Ah ! les tristes choses ! les tristes choses ! La pauvre femme !

Du fond de ce tiroir, du fond de son passé, toutes ces réminiscences montaient comme une vapeur : ce n’était plus que la vapeur impalpable de la réalité tarie. Il en souffrait pourtant et pleurait sur ces lettres, comme on pleure sur les morts parce qu’ils ne sont plus.

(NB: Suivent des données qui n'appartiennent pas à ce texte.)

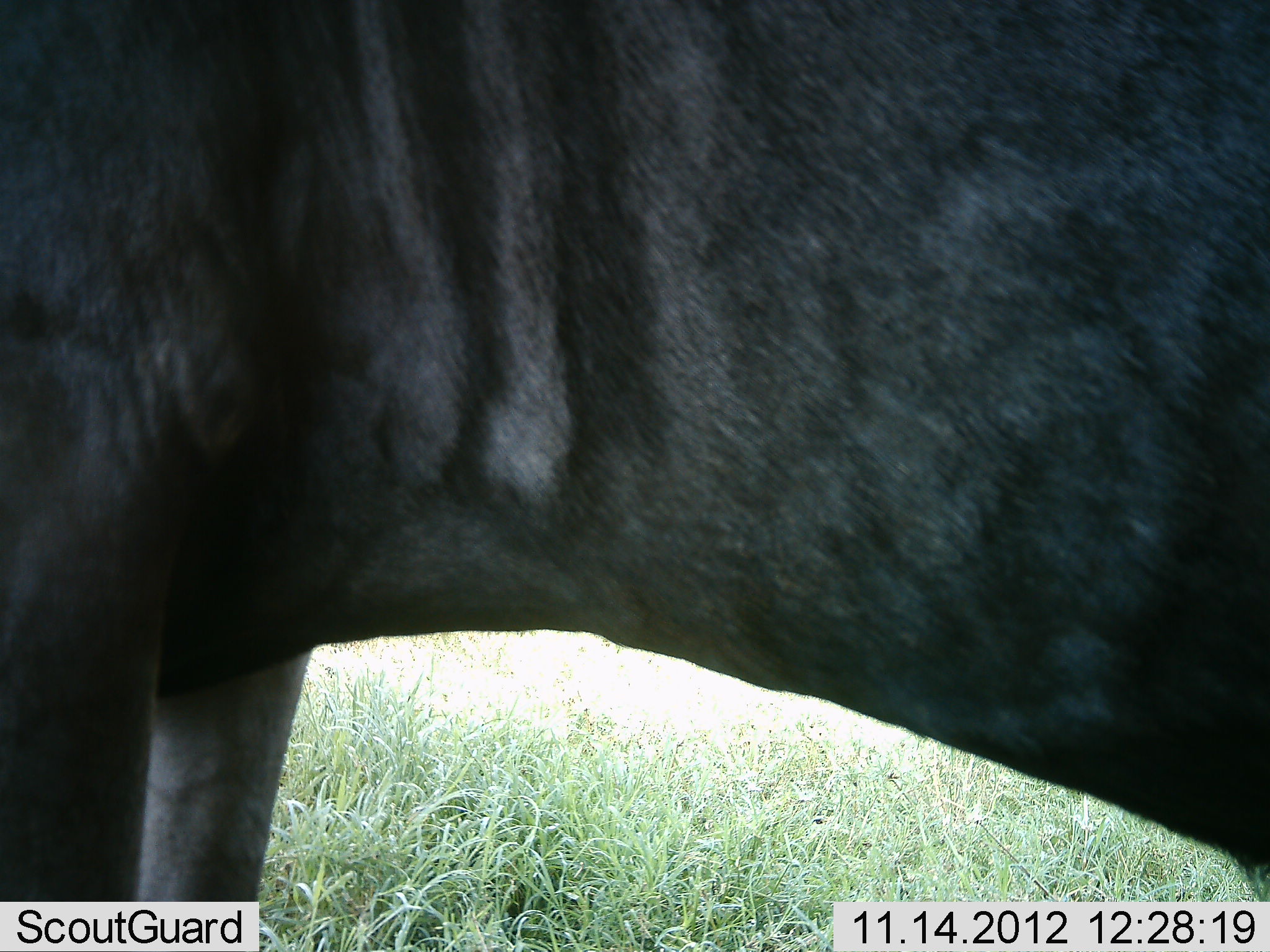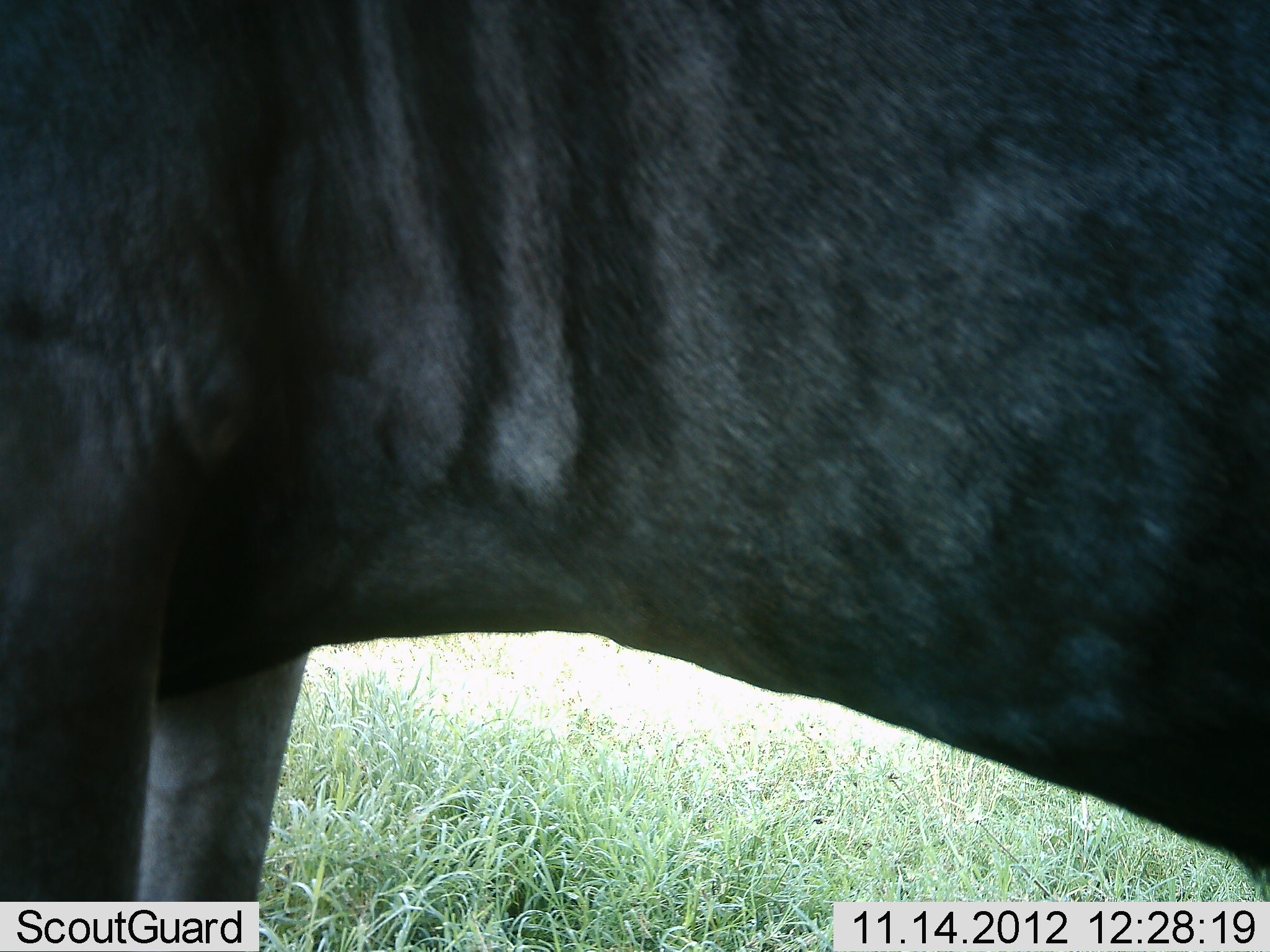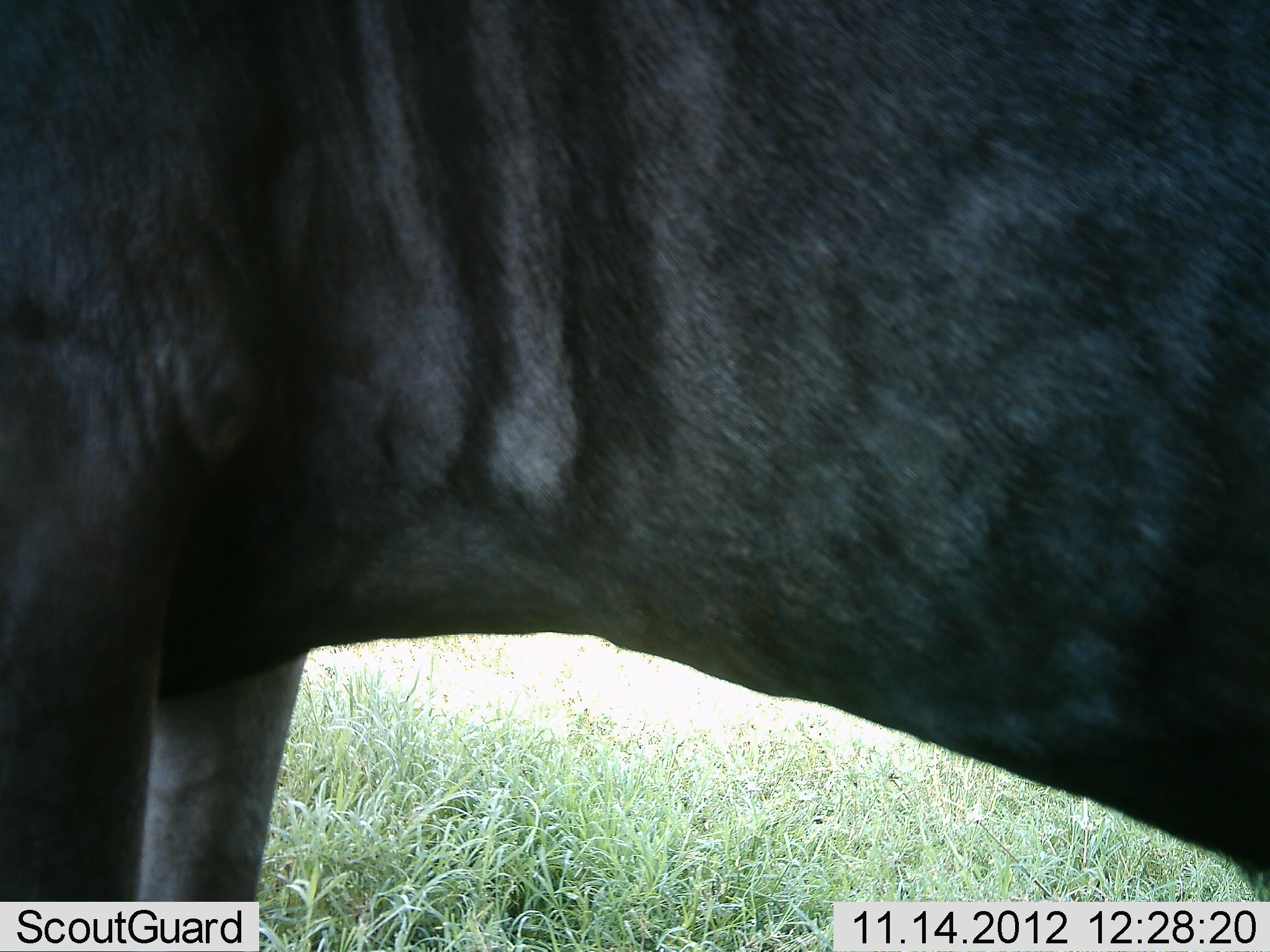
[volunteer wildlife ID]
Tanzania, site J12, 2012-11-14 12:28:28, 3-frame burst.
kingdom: Animalia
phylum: Chordata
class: Mammalia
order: Artiodactyla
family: Bovidae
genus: Connochaetes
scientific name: Connochaetes taurinus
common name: blue wildebeest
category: wildebeest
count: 1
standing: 100%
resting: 0%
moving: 0%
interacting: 0%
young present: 0%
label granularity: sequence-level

Mais tout cet ancien amour remué faisait fermenter en lui une ardeur jeune et nouvelle, une sève de tendresse irrésistible qui rappelait dans son souvenir le visage radieux d’Annette. Il avait aimé la mère, dans un élan passionné de servitude volontaire, il commençait à aimer cette petite fille comme un esclave, comme un vieil esclave tremblant à qui on rive des fers qu’il ne brisera plus.

Cela il le sentait dans le fond de son être, et il en était terrifié.

Il essayait de comprendre comment et pourquoi elle le possédait ainsi ? Il la connaissait si peu ! Elle était à peine une femme dont le cœur et l’âme dormaient encore du sommeil de la jeunesse.

Lui, maintenant, il était presque au bout de sa vie ! Comment donc cette enfant l’avait-elle pris avec quelques sourires et des mèches de cheveux ! Ah ! les sourires, les cheveux de cette petite fillette blonde lui donnaient des envies de tomber à genoux et de se frapper le front par terre !

Sait-on, sait-on jamais pourquoi une figure de femme a tout à coup sur nous la puissance d’un poison ? Il semble qu’on l’a bue avec les yeux, qu’elle est devenue notre pensée et notre chair ! On en est ivre, on en est fou, on vit de cette image absorbée et on voudrait en mourir !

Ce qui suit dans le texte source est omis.